Each value would be a possible setting for that field.

If a field is more than one bit wide, you specify its default value with “ "; the value may be either an integer, or the enumerated type specified for that field. If you do not specify a default value, the field will default to zero.

For example, the object GenDocumentControl has a field with the following definition:

dcAttributes = bitFieldComp word {
	multipleOpenFiles, 
	mode:2 = {viewer, sharedSingle,
		sharedMultiple},
	dosFileDenyWrite, vmFile, native,
	supportsSaveAsRevert, documentExists,
	currentTask:4 = {none, new, open, 
		useTemplate, saveAs, dialog},
	doNotSaveFiles } 
: mode sharedSingle, vmFile, supportsSaveAsRevert, 
currentTask new;

In this case, each field in the record is one bit wide, except for mode, which is two bits wide, and currentTask, which is four bits wide. By default, mode is set to sharedSingle (i.e. 1), and currentTask is set to new (i.e. 1); the flags vmFile and supportsSaveAsRevert are set; and all other flags are cleared.
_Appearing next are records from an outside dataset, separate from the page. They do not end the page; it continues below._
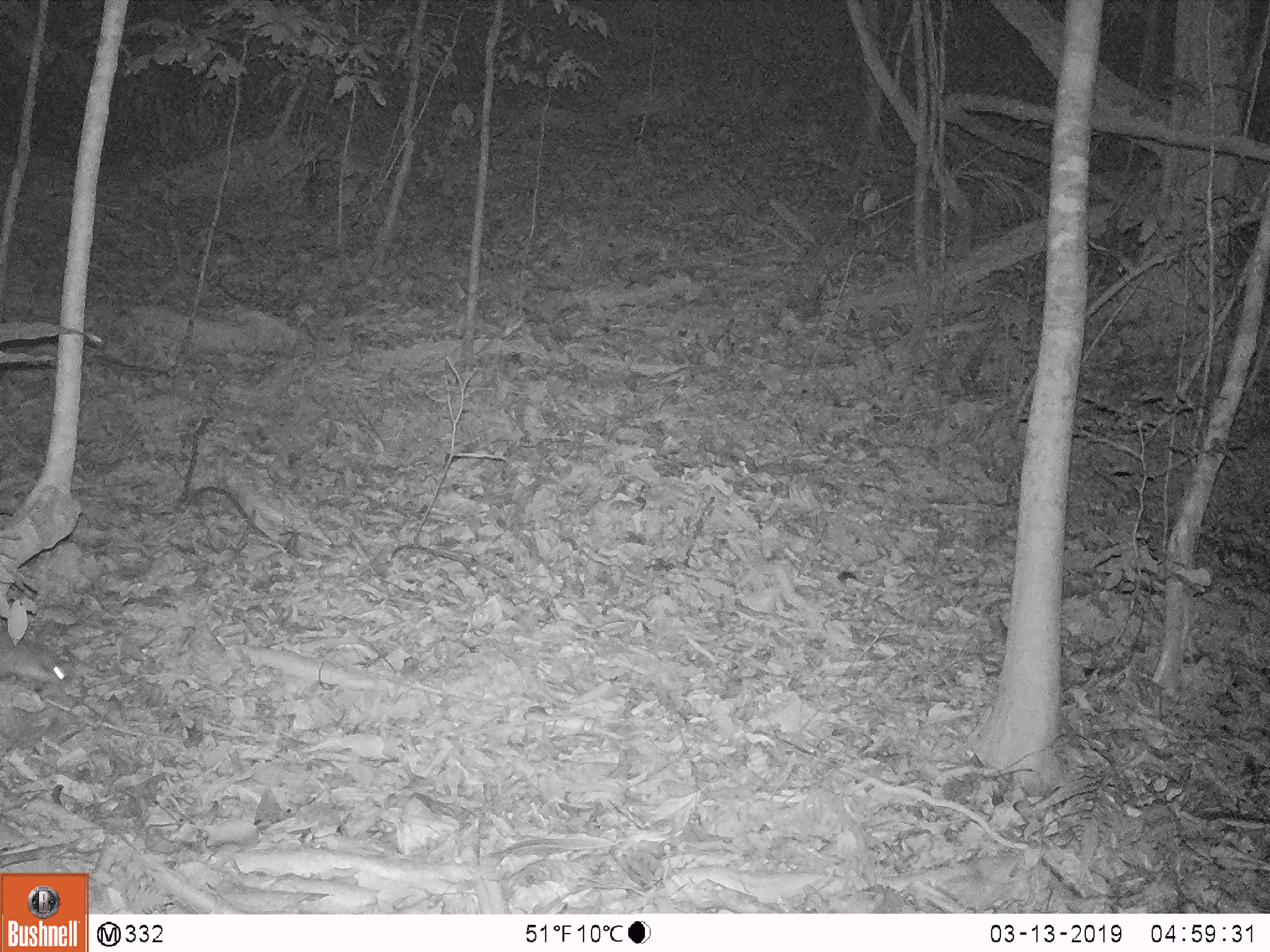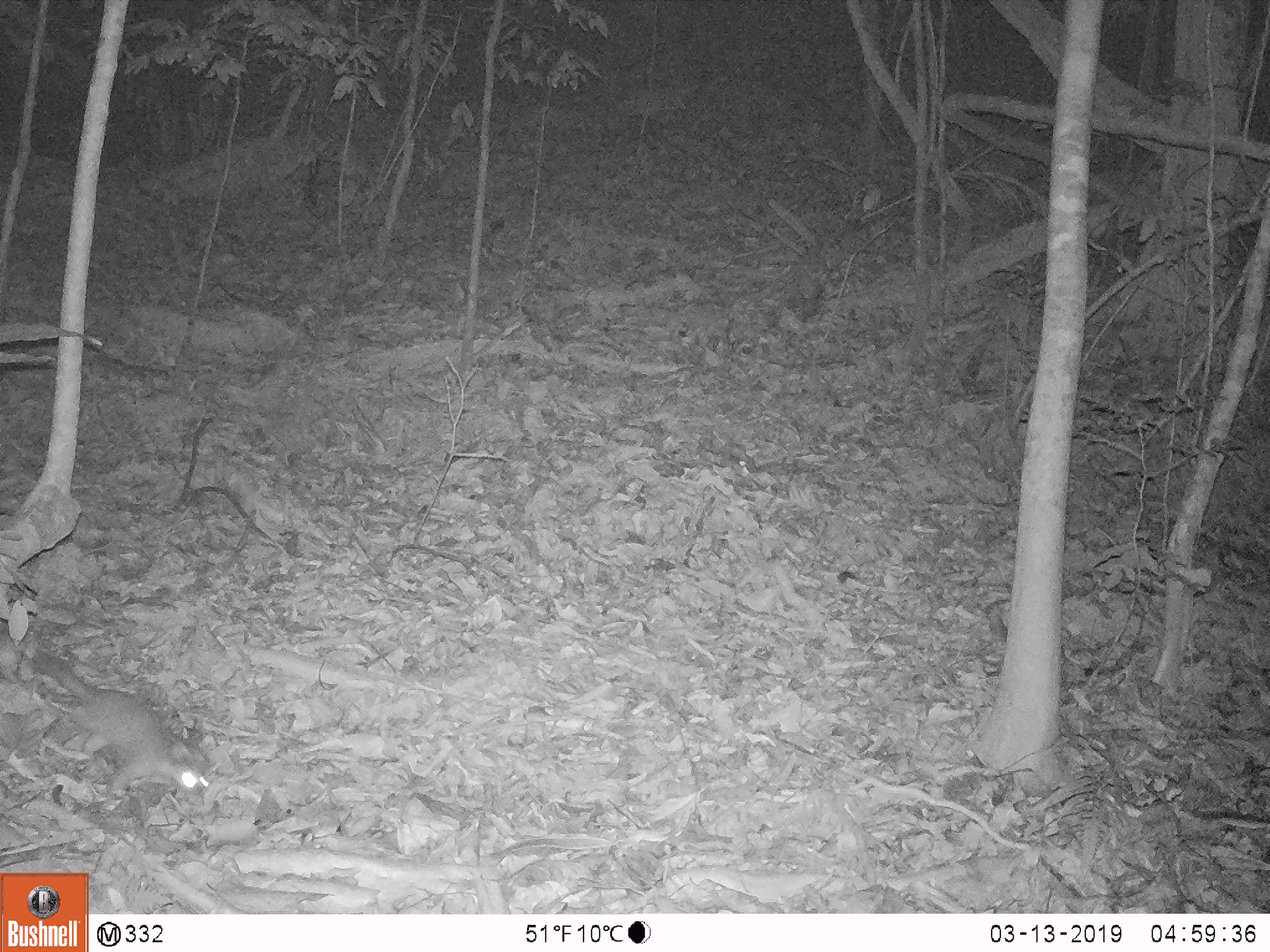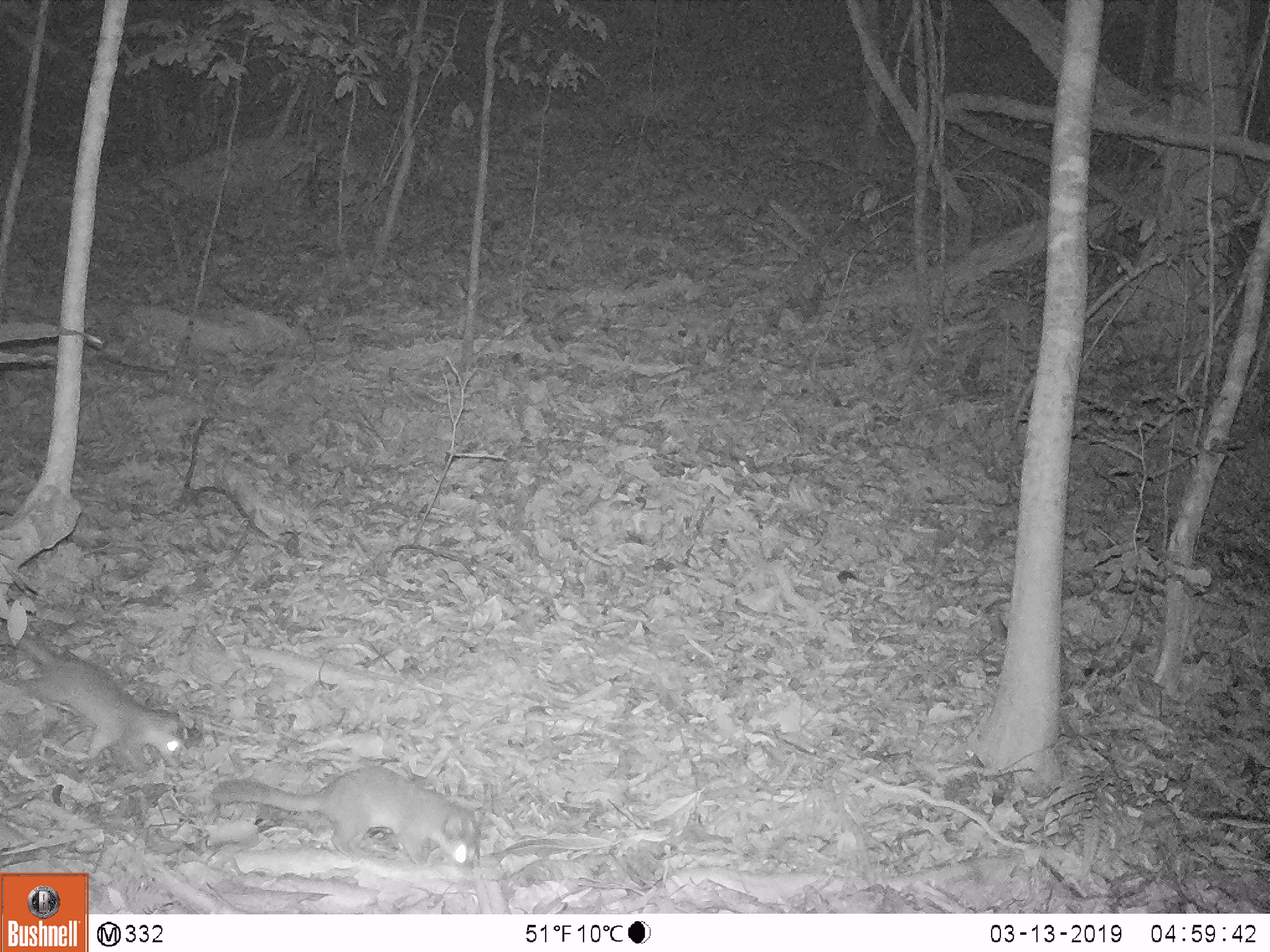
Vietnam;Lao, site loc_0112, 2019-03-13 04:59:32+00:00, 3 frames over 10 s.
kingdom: Animalia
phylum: Chordata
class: Mammalia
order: Carnivora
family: Mustelidae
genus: Melogale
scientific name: Melogale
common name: ferret badger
Ferret badger (Melogale). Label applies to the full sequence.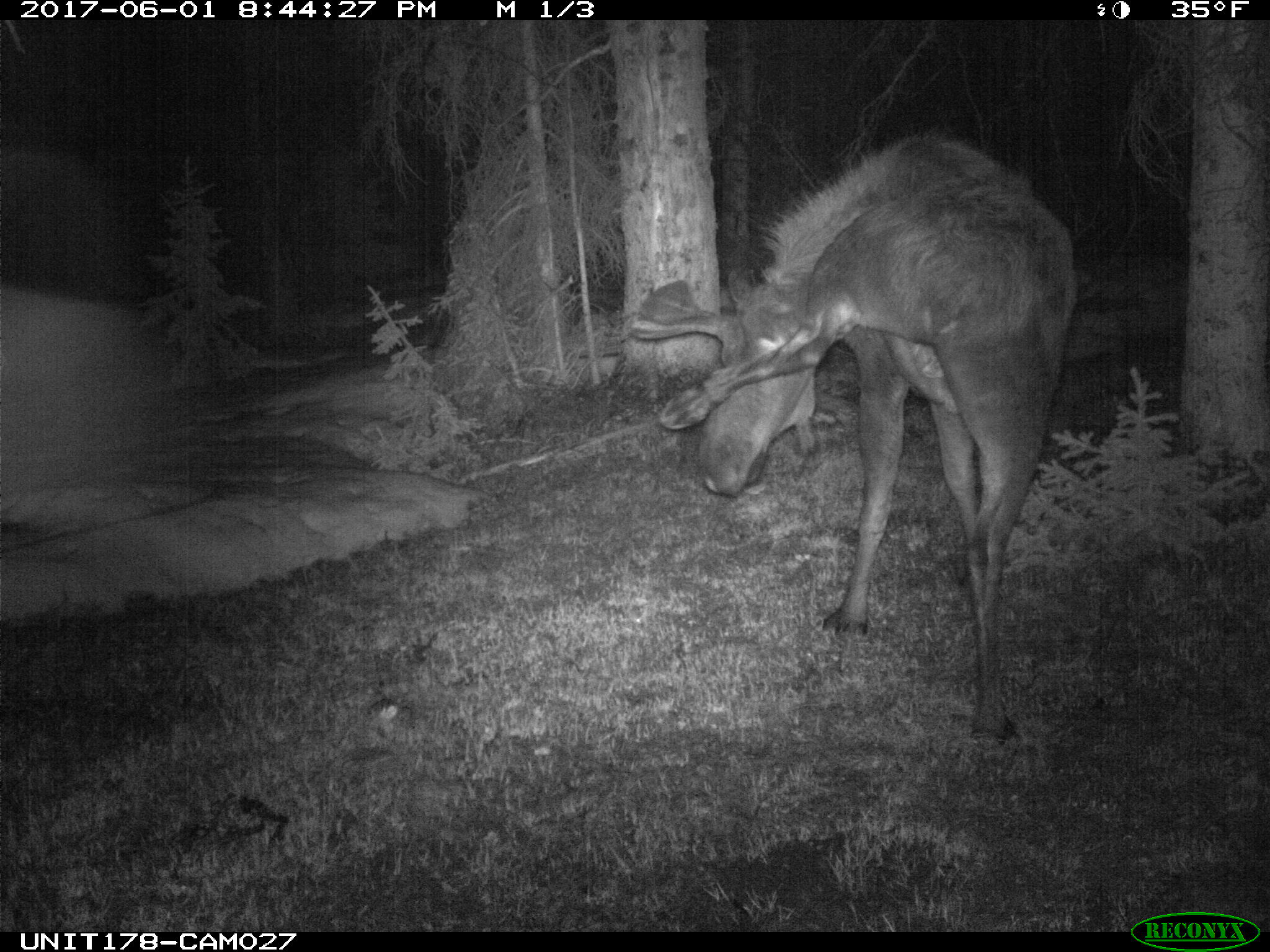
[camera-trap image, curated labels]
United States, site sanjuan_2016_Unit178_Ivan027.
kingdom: Animalia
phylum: Chordata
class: Mammalia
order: Artiodactyla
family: Cervidae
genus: Alces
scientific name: Alces alces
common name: moose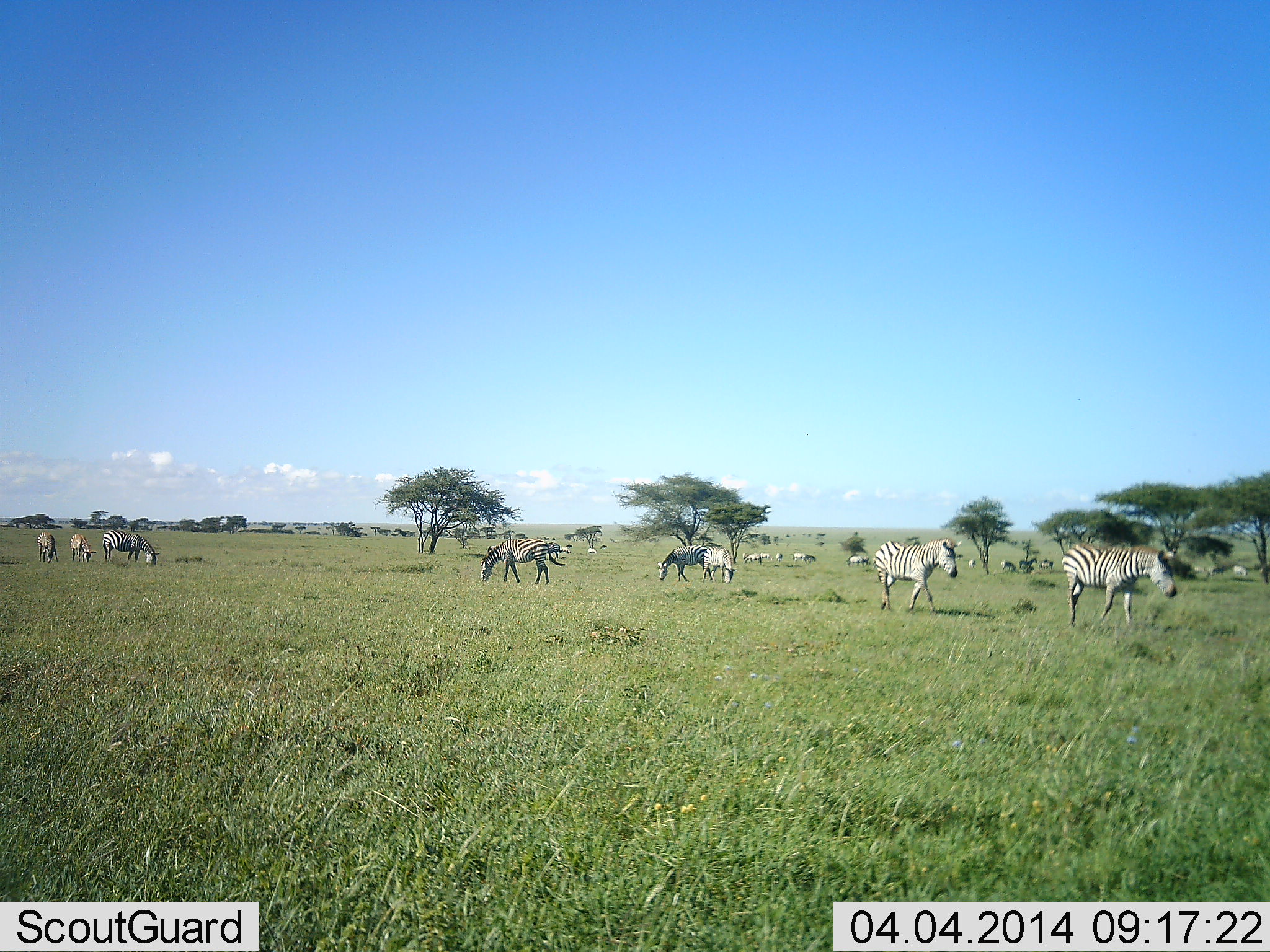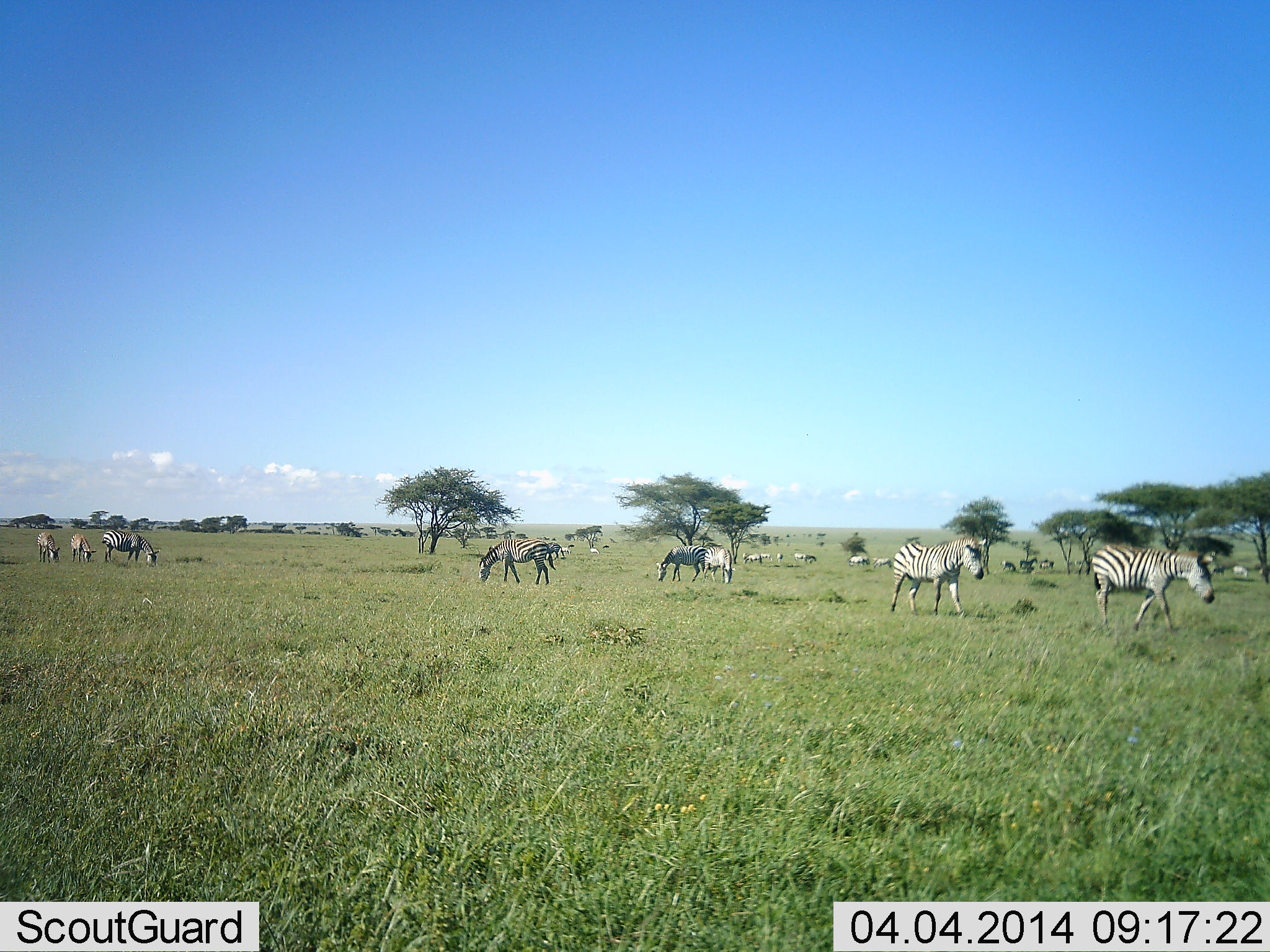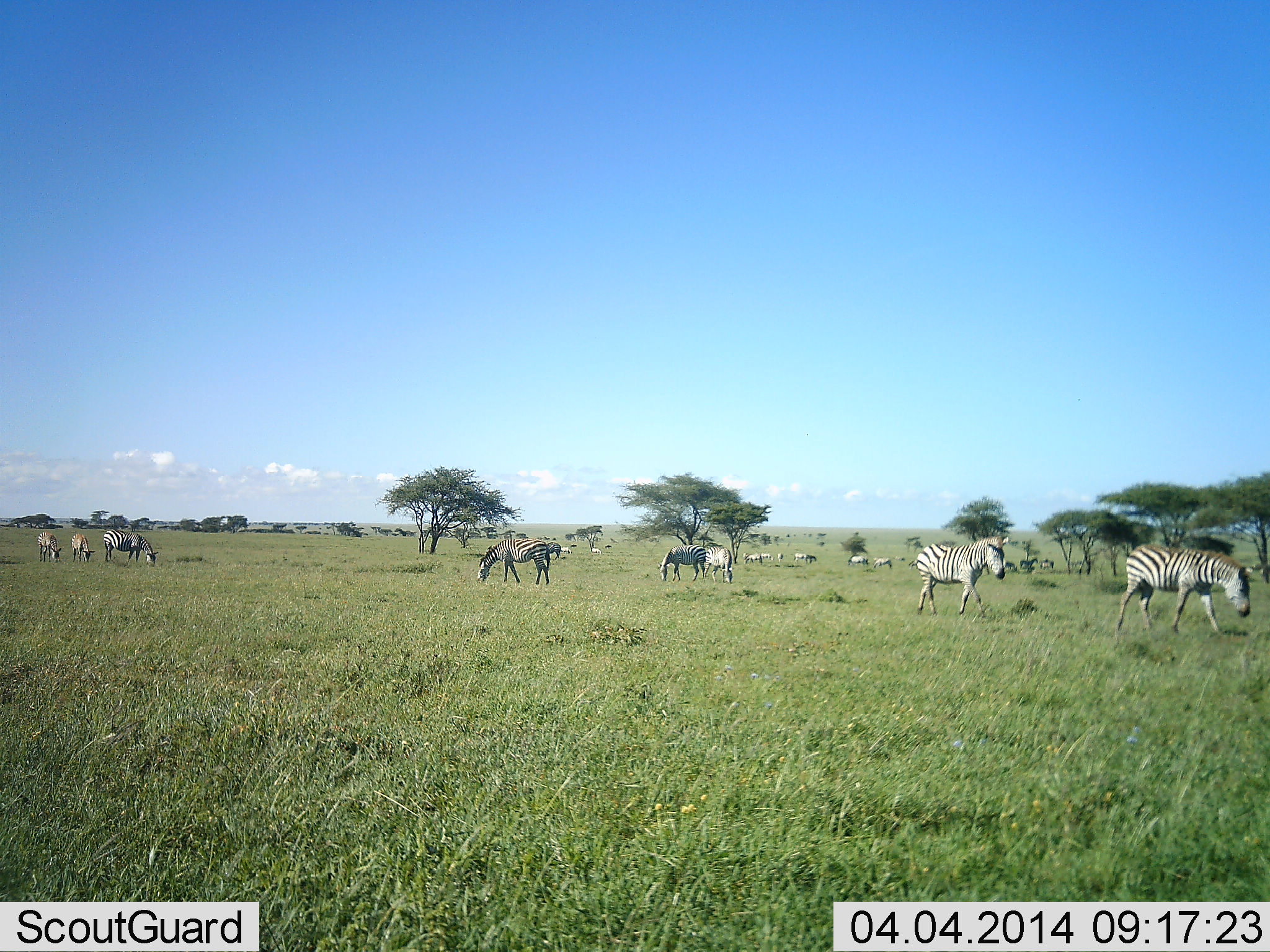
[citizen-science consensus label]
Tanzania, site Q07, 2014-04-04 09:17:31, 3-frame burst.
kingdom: Animalia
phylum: Chordata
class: Mammalia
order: Perissodactyla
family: Equidae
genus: Equus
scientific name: Equus quagga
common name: plains zebra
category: zebra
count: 11-50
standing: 55%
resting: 0%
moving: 82%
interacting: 0%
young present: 9%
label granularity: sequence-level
4.2.2 Changing a Default Value

When you create a class, you may wish to change the default values of instance fields inherited from a superclass. The format for doing this is:

default <fieldRoot>				= <value>;

fieldRoot
This is the name of the instance data field, as given in the superclass’s Espire declaration.

value
This is the new default value for that field. As noted, if you want the default value to be interpreted by MASM, you should surround it in quotes, like so:

default		superField = "6 * SOME_MASM_CONSTANT";

If the field is a record, you may wish to turn on or off some of the flags, while leaving the rest unchanged. You can do that with a line like this:

default <recordRoot> = default + <flagName>, - <flagname>... ;

recordRoot
This is the name of the instance data field, as given in the superclass’s Espire declaration.

flagName
This is the flag to turn on or off. If the flag is preceded by a “+”, the flag’s default value will be set; if it is preceded by a “-“, its default value will be clear.

For example, the line

default superRecord = default +aFlag, -anotherFlag;

changes the default value of the superclass’s field superRecord. In the subclass’s superRecord field, aFlag is now on by default, and anotherFlag is off. All the other flags have the same default values as they have in the superclass.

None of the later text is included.